Martin has long argued to groups large and small that cable should have to sell channels to subscribers on a standalone basis. But the FCC's consideration of program access rules in various contexts has moved to the wholesale side, to cable operators who are often required to buy networks in bundles, so that to get a network they want, they may have to buy several they don't.

The cable industry is divided on the issue. Smaller cable operators, represented by the American Cable Association (ACA), favor unbundling. Larger operators, represented by the National Cable & Telecommunications Association, say they don't want the FCC dictating “to whom programming must be sold and/or the terms and conditions.”

Martin's latest proposal, outlined recently after a surprise visit to the ACA convention in Washington, was to require cable programmers to sell channels priced higher than a certain amount—say, 75 cents or $1 per sub—to operators on a standalone basis if the cable operator didn't want to buy it in a bundle. In other words, a cable operator could buy ESPN without being required to buy any other channels in a bundle.

For Martin to get his way, he will almost certainly have to get the backing of Democratic members Michael Copps and Jonathan Adelstein. Commissioner Robert McDowell is not on board. He says he has not seen the proposal “formally or informally,” but in terms of government-mandated unbundling in general, he is no fan. Commissioner Deborah Tate is also a fan of market forces over government intervention.

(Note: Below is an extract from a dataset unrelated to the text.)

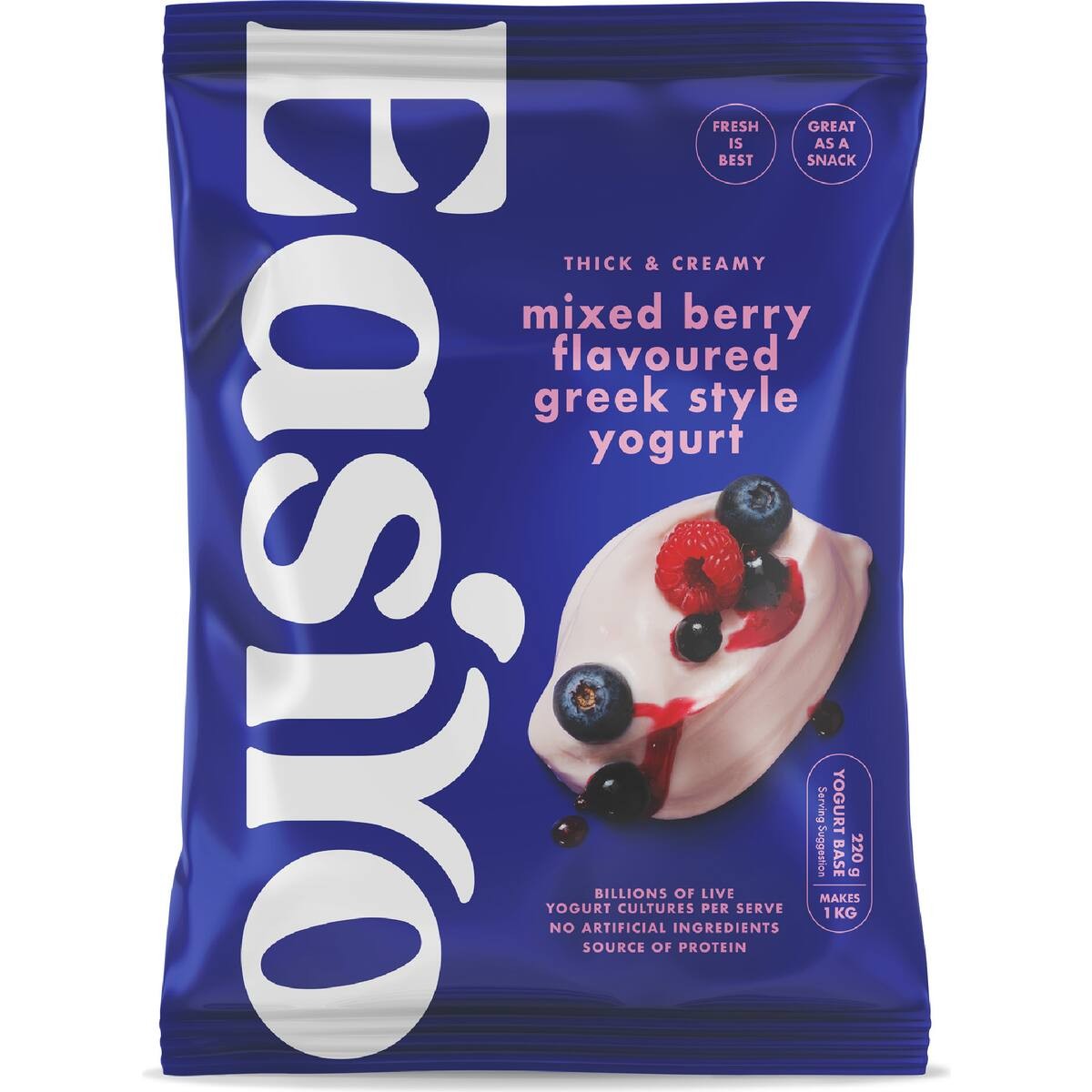 Easiyo Greek Style Mixed Berries 220g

McDowell's dissent seems solid. “First of all, I don't think it's needed,” he says. “Second of all, I think it can't be done without economic regulation. Third, I don't know what the unintended consequences would be. Would it actually drive up prices to consumers and reduce the amount of channels available to them?”

In the letter to Martin, ESPN President George Bodenheimer, MTV Networks Chairman Judy McGrath and Turner Broadcasting System Chairman/CEO Phil Kent were among several cable executives who told Martin the FCC didn't have the power to impose such a system, and that it's a bad idea to boot.

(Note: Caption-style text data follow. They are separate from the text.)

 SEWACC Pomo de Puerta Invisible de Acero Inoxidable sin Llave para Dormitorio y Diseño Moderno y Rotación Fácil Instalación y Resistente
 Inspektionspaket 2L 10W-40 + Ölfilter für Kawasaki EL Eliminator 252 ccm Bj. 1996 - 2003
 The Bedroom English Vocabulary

“Many new and diverse programmer services, particularly those aimed at underserved and minority audiences, would not have been launched, nor would they survive in a mandated wholesale or retail a la carte environment,” the letter said. They said that the result would be popular networks “stripped out of expanded basic, forcing consumers to pay an extra charge to watch them.”

The cable-programming executives added that the move would inevitably lead to price controls, and that the most successful networks would be penalized for their popularity. The only consumers they said would pay less were the “rare” ones who would buy only a handful of channels. But even those persons might suffer, because although paying less, the quality of the networks they would be buying would be diminished by the lack of tens of millions of other subscribers who opted out. Consumers, the cable executives warned, would be “outraged.”

But Martin frequently and publicly mentions that cable rates have doubled in the last decade. Cable ops say the rates are driven by the marketplace, and program bundling is an industry distribution system that the FCC should leave alone.

ESPN has argued that unbundling will be devastating to consumers because, as Durso puts it, “they will pay more and get less. Every single analysis of a la carte-like distribution proposals has come to that same conclusion,” except for a study commissioned by Martin that supported a la carte and was widely disparaged by cable executives.

At a variety of Capitol Hill hearings, legislators on both sides of the aisle told Martin that he needed to focus on the digital transition and not on trying to unbundle cable programming. “Stay focused on the task at hand,” said Fred Upton, former chairman of the House Telecommunications & Internet Subcommittee.

Durso agrees: “We certainly would hope that they would all take that into account and that at the end of the day the Chairman will decide to put the resources of the commission and their attention on other matters.”